Computing Fold-change for RNAseq Data
First, we assume that your values have already been log transformed. All the RNAseq data in Xena public data hubs have already been log transformed, either by us or by the data providers. You can always confirm this by viewing the dataset details page (start at our Explore Data pages and drill down until you get to the details page for the dataset).
Log transformed means that the output values from the gene expression caller/program have been put through the following transformation:
log2(x+theta) = y
Where x is the TPM, RSEM, etc value, "theta" is a small value (1, 0.01, etc) added to x since you can not take the log of zero, "log2" is log base 2, and y is the transformed value.

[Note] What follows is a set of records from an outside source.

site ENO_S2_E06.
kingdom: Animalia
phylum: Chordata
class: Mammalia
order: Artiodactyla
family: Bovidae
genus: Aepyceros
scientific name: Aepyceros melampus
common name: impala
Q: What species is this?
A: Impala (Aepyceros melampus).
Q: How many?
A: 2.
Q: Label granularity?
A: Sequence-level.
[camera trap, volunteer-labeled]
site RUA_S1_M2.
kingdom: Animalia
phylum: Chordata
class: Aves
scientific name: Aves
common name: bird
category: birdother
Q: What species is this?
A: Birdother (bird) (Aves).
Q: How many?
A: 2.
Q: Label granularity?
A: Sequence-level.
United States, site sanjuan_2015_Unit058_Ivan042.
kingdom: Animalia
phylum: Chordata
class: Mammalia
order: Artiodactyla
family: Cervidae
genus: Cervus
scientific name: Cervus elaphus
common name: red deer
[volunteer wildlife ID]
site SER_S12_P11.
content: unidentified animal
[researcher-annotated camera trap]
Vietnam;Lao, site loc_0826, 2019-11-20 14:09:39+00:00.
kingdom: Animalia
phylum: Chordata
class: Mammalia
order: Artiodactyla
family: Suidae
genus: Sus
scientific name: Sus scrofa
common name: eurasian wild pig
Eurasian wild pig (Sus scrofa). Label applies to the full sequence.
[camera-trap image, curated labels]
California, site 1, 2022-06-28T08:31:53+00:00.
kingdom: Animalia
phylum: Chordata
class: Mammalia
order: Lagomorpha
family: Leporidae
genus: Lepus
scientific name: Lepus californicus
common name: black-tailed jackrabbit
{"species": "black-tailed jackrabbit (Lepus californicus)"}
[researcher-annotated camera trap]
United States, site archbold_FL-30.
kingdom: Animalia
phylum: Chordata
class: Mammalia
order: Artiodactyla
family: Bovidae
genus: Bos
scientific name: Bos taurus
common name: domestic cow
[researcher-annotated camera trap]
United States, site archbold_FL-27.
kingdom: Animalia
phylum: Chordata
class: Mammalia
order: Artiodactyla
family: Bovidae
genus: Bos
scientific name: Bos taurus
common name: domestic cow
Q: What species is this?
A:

When comparing these log tranformed values, we use the quotient rule of logarithms:
log(A/B) = log(A) - log(B)
So, within our downloads (either from our bulk downloads or just a slice of the data that has not been mean normalized), say you have 2 samples with expression for a gene. In our downloads, one sample is 4 and one sample is 1. This means, because our values are log transformed,
log(A) = 4
log(B) = 1
log(A/B) = 4 - 1
log(A/B) = 3
This gives you a 3-fold change.
Please note that in this case we are reporting the log(fold-change). Biologists often use the log(fold-change) because without taking the log, down regulated genes would have values between 0 and 1, whereas up regulated genes would have any value between 1 and infinity. This distribution makes graphing and further statistical analysis difficult. Taking the log typically makes the resulting values more normally distributed, which is better for further analysis.